WHAT TO DO: Below is a block of data; give all of it again word for word.

SUPPLIED ENTRIES:
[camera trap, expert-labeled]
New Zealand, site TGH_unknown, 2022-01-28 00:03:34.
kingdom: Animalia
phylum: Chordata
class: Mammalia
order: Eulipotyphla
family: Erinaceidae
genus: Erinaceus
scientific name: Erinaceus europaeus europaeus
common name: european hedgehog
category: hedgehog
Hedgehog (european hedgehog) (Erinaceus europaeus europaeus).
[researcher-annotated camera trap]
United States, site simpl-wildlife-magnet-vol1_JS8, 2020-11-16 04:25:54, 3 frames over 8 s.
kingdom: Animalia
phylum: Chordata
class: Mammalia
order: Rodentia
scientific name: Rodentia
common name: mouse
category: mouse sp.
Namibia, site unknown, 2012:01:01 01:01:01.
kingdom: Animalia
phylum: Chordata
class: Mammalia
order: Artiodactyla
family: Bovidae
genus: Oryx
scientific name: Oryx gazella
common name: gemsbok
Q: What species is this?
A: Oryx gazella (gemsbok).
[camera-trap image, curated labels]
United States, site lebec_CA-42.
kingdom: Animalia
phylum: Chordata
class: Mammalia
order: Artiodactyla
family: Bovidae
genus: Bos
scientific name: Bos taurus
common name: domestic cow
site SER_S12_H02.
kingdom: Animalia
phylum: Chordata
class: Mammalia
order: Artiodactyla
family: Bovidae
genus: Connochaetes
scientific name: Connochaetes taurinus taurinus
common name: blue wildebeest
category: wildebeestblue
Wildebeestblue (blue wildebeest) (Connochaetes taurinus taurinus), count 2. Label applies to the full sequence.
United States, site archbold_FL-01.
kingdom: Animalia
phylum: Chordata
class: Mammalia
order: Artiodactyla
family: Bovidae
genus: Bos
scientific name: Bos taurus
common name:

EXERCISE RESPONSE:
[camera trap, expert-labeled]
New Zealand, site TGH_unknown, 2022-01-28 00:03:34.
kingdom: Animalia
phylum: Chordata
class: Mammalia
order: Eulipotyphla
family: Erinaceidae
genus: Erinaceus
scientific name: Erinaceus europaeus europaeus
common name: european hedgehog
category: hedgehog
Hedgehog (european hedgehog) (Erinaceus europaeus europaeus).
[researcher-annotated camera trap]
United States, site simpl-wildlife-magnet-vol1_JS8, 2020-11-16 04:25:54, 3 frames over 8 s.
kingdom: Animalia
phylum: Chordata
class: Mammalia
order: Rodentia
scientific name: Rodentia
common name: mouse
category: mouse sp.
Namibia, site unknown, 2012:01:01 01:01:01.
kingdom: Animalia
phylum: Chordata
class: Mammalia
order: Artiodactyla
family: Bovidae
genus: Oryx
scientific name: Oryx gazella
common name: gemsbok
Q: What species is this?
A: Oryx gazella (gemsbok).
[camera-trap image, curated labels]
United States, site lebec_CA-42.
kingdom: Animalia
phylum: Chordata
class: Mammalia
order: Artiodactyla
family: Bovidae
genus: Bos
scientific name: Bos taurus
common name: domestic cow
site SER_S12_H02.
kingdom: Animalia
phylum: Chordata
class: Mammalia
order: Artiodactyla
family: Bovidae
genus: Connochaetes
scientific name: Connochaetes taurinus taurinus
common name: blue wildebeest
category: wildebeestblue
Wildebeestblue (blue wildebeest) (Connochaetes taurinus taurinus), count 2. Label applies to the full sequence.
United States, site archbold_FL-01.
kingdom: Animalia
phylum: Chordata
class: Mammalia
order: Artiodactyla
family: Bovidae
genus: Bos
scientific name: Bos taurus
common name:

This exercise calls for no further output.